With a mind to concealing the thing safely somewhere, she left the alcove and made straight for the hall, avoiding the populated end of the house. As she turned a corner, she halted at the sight of a middle-aged man in a light herringbone jacket chatting up a female guest, but it was only Isaac’s accountant, Fritz D
ornbach. There was comfort in seeing this man whom her grandfather had always liked, and it occurred to her that if she were to confide in anyone, she could do worse than the family’s attorney-bookkeeper. But then, Isaac couldn’t have been more clear: Do not share this with anyone.
She stole behind Fritz toward the staircase, which someone had roped off with some tasselled curtain ties, presumably to discourage wandering guests. Hazel ducked under the barrier. The second-floor landing was dim, its windows curtained shut. As her pupils adjusted, she made her way past Isaac’s study door, where her step triggered a groaning floorboard—the same loose board under which she and her brother had once kept treasures and left each other secret notes. A loose nail pressed up through her shoe, as if a kind of prompt, but she discarded this as a potential hiding place; it was too easy for Gregory to get nostalgic and stumble upon it.
Turning to the study door, she imagined herself twisting the glass knob to reveal Isaac on the other side, hunched in a chair, looking up with a patient smile. For a second, she even thought she could hear his rhythmic murmuring coming from within, the sound of a mathematician thinking out loud. A murmur of mathematicians.
She continued down the hall to her old bedroom, where she was considering staying the next night or two. She had thrown her luggage in her brother’s car just in case. Besides, with the house likely going on the market, this could be her last chance to stay in her old room. Whatever dangers Isaac imagined the house posed, he needn’t have warned her about not staying past October: she planned to be back in Seattle well before Halloween.

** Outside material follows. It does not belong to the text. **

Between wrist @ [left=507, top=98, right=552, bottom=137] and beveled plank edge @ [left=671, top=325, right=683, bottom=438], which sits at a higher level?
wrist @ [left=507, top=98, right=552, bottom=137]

The bedroom hadn’t changed much over the years. It still contained her adolescent belongings: stuffed animals, ceramic figurines, a bookshelf filled with childhood reading. At another time, these keepsakes might have brought her comfort, but as her eyes scanned the books’ spines—Madeleine L’Engle, Ellen Raskin, C. S. Lewis, E. L. Konigsburg—Hazel felt bewildered and alone. Had this house ever really felt like home? Or had it always been just another way station in a transient childhood? She and her brother had loved Isaac and Lily deeply, but had never entirely rid themselves of the feeling that they were long-term charity cases, forever crashing on the couch of an intimidatingly distinguished family. For a time, at least, she had successfully smothered this feeling of inexpressible exile.